After the tragedy, when the Archaeological Survey of India examined the foundation of the temple, they found that the temple is absolutely fine and the temple has not suffered any damage. To assess the health of the structure, foundation, and walls of the temple, the team of Jeet has also surveyed here many times and they also said that the temple is absolutely healthy and there is no danger to it.
Why is Kedarnath called Jagrut Mahadev?
Kedarnath Jyotirlinga is also called Jagrut Mahadev because he never disappoints his devotees. There is one such story which is very popular.
Once a poor Shiva devotee went to Kedarnath to have darshan of Baba Kedarnath. He reached Kedarnath Dham after a long journey. When he reached Kedarnath temple for darshan, the doors of the temple were closed. He requested the priest of the temple that he had come from a long distance to visit Baba. Please open the doors of the temple.
The priests of the temple were bound by their rule, they told the Shiv devotee that once the doors of the temple were closed, they would open only after 6 months. You also go away from here because it is going to be very cold here now. Saying this the priest of the temple went away.
Even after the priest left, the devotee of Shiva continued to sit near the same temple. Gradually it started getting evening and the cold also started increasing a lot. That’s why that Shiva devotee sees a Jatadhari monk who walks towards him. That saint comes and sits near the devotee of Shiva and asks him where did he come from? Shiv bhakt tells his whole story that how he comes after a difficult journey to have Baba’s darshan. That saint arranges food for that devotee of Shiva and burns it today so that he does not feel too cold. After that, that saint says that now I am going, you will definitely visit Baba Kedarnath in the morning.

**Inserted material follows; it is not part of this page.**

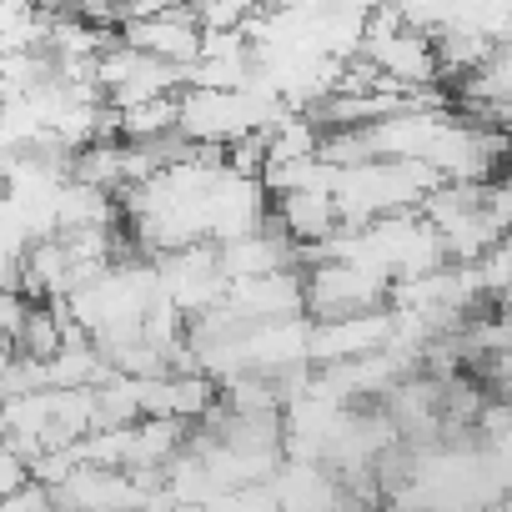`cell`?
I'll use <instances>...</instances> for the list:
<instances>
[{"instance_id":"ba28073f","label":"cell","mask_w":512,"mask_h":512,"mask_svg":"<svg viewBox=\"0 0 512 512\" xmlns=\"http://www.w3.org/2000/svg\"><path fill=\"white\" fill-rule=\"evenodd\" d=\"M267 221H272L292 246H322V241L342 226L327 191H282V196H272Z\"/></svg>"},{"instance_id":"7a4b0ae2","label":"cell","mask_w":512,"mask_h":512,"mask_svg":"<svg viewBox=\"0 0 512 512\" xmlns=\"http://www.w3.org/2000/svg\"><path fill=\"white\" fill-rule=\"evenodd\" d=\"M377 76H387L392 86H437V51H432V36L402 26L387 11L367 16V36H362V51H357Z\"/></svg>"},{"instance_id":"30bf717a","label":"cell","mask_w":512,"mask_h":512,"mask_svg":"<svg viewBox=\"0 0 512 512\" xmlns=\"http://www.w3.org/2000/svg\"><path fill=\"white\" fill-rule=\"evenodd\" d=\"M176 131V96H151L136 106H116V141H156Z\"/></svg>"},{"instance_id":"8fae6325","label":"cell","mask_w":512,"mask_h":512,"mask_svg":"<svg viewBox=\"0 0 512 512\" xmlns=\"http://www.w3.org/2000/svg\"><path fill=\"white\" fill-rule=\"evenodd\" d=\"M31 482V472H26V457L0 437V497H11L16 487H26Z\"/></svg>"},{"instance_id":"52a82bcc","label":"cell","mask_w":512,"mask_h":512,"mask_svg":"<svg viewBox=\"0 0 512 512\" xmlns=\"http://www.w3.org/2000/svg\"><path fill=\"white\" fill-rule=\"evenodd\" d=\"M216 267L226 282H241V277H267V272H282V267H297V246L267 221L262 231L251 236H236L226 246H216Z\"/></svg>"},{"instance_id":"3957f363","label":"cell","mask_w":512,"mask_h":512,"mask_svg":"<svg viewBox=\"0 0 512 512\" xmlns=\"http://www.w3.org/2000/svg\"><path fill=\"white\" fill-rule=\"evenodd\" d=\"M387 277L352 267V262H317L302 277V312L312 322H332V317H357V312H377L387 307Z\"/></svg>"},{"instance_id":"5b68a950","label":"cell","mask_w":512,"mask_h":512,"mask_svg":"<svg viewBox=\"0 0 512 512\" xmlns=\"http://www.w3.org/2000/svg\"><path fill=\"white\" fill-rule=\"evenodd\" d=\"M221 312L236 322H282V317H302V272L282 267L267 277H241L226 282Z\"/></svg>"},{"instance_id":"277c9868","label":"cell","mask_w":512,"mask_h":512,"mask_svg":"<svg viewBox=\"0 0 512 512\" xmlns=\"http://www.w3.org/2000/svg\"><path fill=\"white\" fill-rule=\"evenodd\" d=\"M116 41L141 51V56H156V61H171V66H191L196 46H201V31L191 21V6L176 0V6H166L156 16H126L116 26Z\"/></svg>"},{"instance_id":"6da1fadb","label":"cell","mask_w":512,"mask_h":512,"mask_svg":"<svg viewBox=\"0 0 512 512\" xmlns=\"http://www.w3.org/2000/svg\"><path fill=\"white\" fill-rule=\"evenodd\" d=\"M442 186V176L422 161H352V166H337V181H332V206H337V221L342 226H367L377 216H392V211H417L422 196Z\"/></svg>"},{"instance_id":"8992f818","label":"cell","mask_w":512,"mask_h":512,"mask_svg":"<svg viewBox=\"0 0 512 512\" xmlns=\"http://www.w3.org/2000/svg\"><path fill=\"white\" fill-rule=\"evenodd\" d=\"M267 487L282 512H347L342 482L322 462H277Z\"/></svg>"},{"instance_id":"7c38bea8","label":"cell","mask_w":512,"mask_h":512,"mask_svg":"<svg viewBox=\"0 0 512 512\" xmlns=\"http://www.w3.org/2000/svg\"><path fill=\"white\" fill-rule=\"evenodd\" d=\"M46 512H61V507H56V502H51V507H46Z\"/></svg>"},{"instance_id":"9c48e42d","label":"cell","mask_w":512,"mask_h":512,"mask_svg":"<svg viewBox=\"0 0 512 512\" xmlns=\"http://www.w3.org/2000/svg\"><path fill=\"white\" fill-rule=\"evenodd\" d=\"M121 206L111 191L101 186H86V181H61V196H56V236L61 231H91V226H116Z\"/></svg>"}]
</instances>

That Shiv devotee was also very tired from the journey, he slept there after having food. When morning came, he woke up and he saw that the priests of the temple were moving towards the temple. When he sees those priests, he asks them that you were supposed to come after six months but you have come only today. When the priest looked carefully, he found that it was the same person who had come after the doors of the temple were closed. Then the priests asked out of curiosity that you have been here for the last 6 months and you have endured such a severe cold. Then that Shiva devotee narrated the incident of the previous night to the priests that how a Jatadhari Baba came to meet him in the night and went away after lighting the food and fire.

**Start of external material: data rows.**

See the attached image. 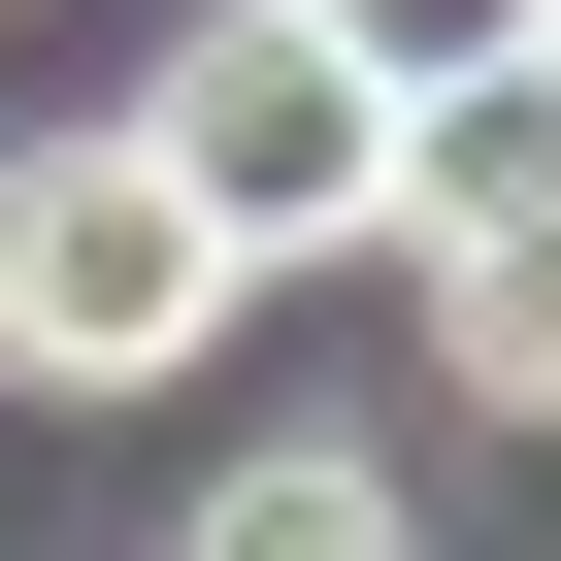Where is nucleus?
I'll list each match as a JSON object with an SVG mask.
<instances>
[{
  "label": "nucleus",
  "mask_w": 561,
  "mask_h": 561,
  "mask_svg": "<svg viewBox=\"0 0 561 561\" xmlns=\"http://www.w3.org/2000/svg\"><path fill=\"white\" fill-rule=\"evenodd\" d=\"M298 34H331L364 100H462V67H528V0H298Z\"/></svg>",
  "instance_id": "nucleus-5"
},
{
  "label": "nucleus",
  "mask_w": 561,
  "mask_h": 561,
  "mask_svg": "<svg viewBox=\"0 0 561 561\" xmlns=\"http://www.w3.org/2000/svg\"><path fill=\"white\" fill-rule=\"evenodd\" d=\"M430 331H462V397H495V430H561V198L430 231Z\"/></svg>",
  "instance_id": "nucleus-3"
},
{
  "label": "nucleus",
  "mask_w": 561,
  "mask_h": 561,
  "mask_svg": "<svg viewBox=\"0 0 561 561\" xmlns=\"http://www.w3.org/2000/svg\"><path fill=\"white\" fill-rule=\"evenodd\" d=\"M231 298H264V264L165 198V133H34V165H0V364H34V397H165Z\"/></svg>",
  "instance_id": "nucleus-1"
},
{
  "label": "nucleus",
  "mask_w": 561,
  "mask_h": 561,
  "mask_svg": "<svg viewBox=\"0 0 561 561\" xmlns=\"http://www.w3.org/2000/svg\"><path fill=\"white\" fill-rule=\"evenodd\" d=\"M165 198H198L231 264H397V100L298 34V0H231V34L165 67Z\"/></svg>",
  "instance_id": "nucleus-2"
},
{
  "label": "nucleus",
  "mask_w": 561,
  "mask_h": 561,
  "mask_svg": "<svg viewBox=\"0 0 561 561\" xmlns=\"http://www.w3.org/2000/svg\"><path fill=\"white\" fill-rule=\"evenodd\" d=\"M165 561H430V528H397V462H231Z\"/></svg>",
  "instance_id": "nucleus-4"
}]
</instances>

When the priest heard this incident, he understood that it was a miracle of Lord Shiva who changed the period of 6 months in just one night for his devotee. That priest fell at the feet of that devotee of Shiva and said that for you Baba himself had come out of the temple to give you darshan. After this incident Lord Shiva also came to be known as Jagrut Mahadev for the Kedarnath Temple.